新しい抗生物質であるFosfomycin ((-)-cis-1, 2-epoxypropylphosphonic acid) のCa塩について, 経口用製剤開発を目的として絶食したラット, ウサギおよびイヌを用いて, 経口投与における吸収, 分布および排泄などの基礎的検討を加え, 次のような成績を得た。

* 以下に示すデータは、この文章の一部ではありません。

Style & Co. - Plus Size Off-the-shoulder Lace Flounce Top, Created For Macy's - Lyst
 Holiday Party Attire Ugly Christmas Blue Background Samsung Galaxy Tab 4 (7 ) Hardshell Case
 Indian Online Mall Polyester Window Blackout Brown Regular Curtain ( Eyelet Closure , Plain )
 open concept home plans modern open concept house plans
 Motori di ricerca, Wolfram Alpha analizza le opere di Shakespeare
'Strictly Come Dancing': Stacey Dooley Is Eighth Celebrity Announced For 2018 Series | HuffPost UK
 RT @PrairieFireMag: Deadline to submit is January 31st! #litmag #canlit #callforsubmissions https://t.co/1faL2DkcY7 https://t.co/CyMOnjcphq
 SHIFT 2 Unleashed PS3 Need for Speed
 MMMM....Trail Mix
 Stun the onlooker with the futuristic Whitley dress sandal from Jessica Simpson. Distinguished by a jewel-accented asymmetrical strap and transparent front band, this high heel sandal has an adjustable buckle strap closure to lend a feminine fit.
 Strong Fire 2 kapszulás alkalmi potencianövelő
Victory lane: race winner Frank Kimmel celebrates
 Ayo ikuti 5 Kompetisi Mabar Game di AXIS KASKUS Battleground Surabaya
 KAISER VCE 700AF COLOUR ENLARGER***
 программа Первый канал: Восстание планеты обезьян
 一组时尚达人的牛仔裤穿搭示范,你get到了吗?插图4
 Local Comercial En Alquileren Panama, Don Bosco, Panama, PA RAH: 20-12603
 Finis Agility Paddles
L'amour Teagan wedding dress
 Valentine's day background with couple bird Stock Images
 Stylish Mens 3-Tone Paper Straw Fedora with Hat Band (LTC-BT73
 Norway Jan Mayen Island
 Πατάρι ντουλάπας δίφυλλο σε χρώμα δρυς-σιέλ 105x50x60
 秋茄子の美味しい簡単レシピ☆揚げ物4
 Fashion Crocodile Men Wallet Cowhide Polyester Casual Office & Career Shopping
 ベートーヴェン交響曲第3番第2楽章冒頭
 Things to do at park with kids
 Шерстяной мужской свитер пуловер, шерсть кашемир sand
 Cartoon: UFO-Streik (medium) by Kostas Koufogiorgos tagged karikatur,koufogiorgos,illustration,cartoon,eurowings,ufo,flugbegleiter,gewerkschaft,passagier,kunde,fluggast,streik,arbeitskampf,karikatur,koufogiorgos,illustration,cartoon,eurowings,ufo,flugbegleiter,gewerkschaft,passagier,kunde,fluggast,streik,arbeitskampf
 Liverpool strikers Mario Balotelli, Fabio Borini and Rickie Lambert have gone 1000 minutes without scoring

1) ラットを用いた実験では, 投与量を多くすると, 消化管吸収性の指標の1つである尿中排泄率は小さく, 逆に糞中排泄率は大きくなり, 吸収効率は低下するようであつた。しかし・尿中排泄量としては増加しているので, 投与量の増加は血清中濃度上昇に寄与していると考えられた。
2) ウサギおよびイヌを用いた実験では, 一般的にいわれているように, 溶液として投与したほうが懸濁液として投与したばあいよりも吸収性が良好であつた。しかし, 前者のばあい・溶解するために水量が多く, 必ずしも溶解過程または溶解速度だけが影響しているとは考えられなかつた。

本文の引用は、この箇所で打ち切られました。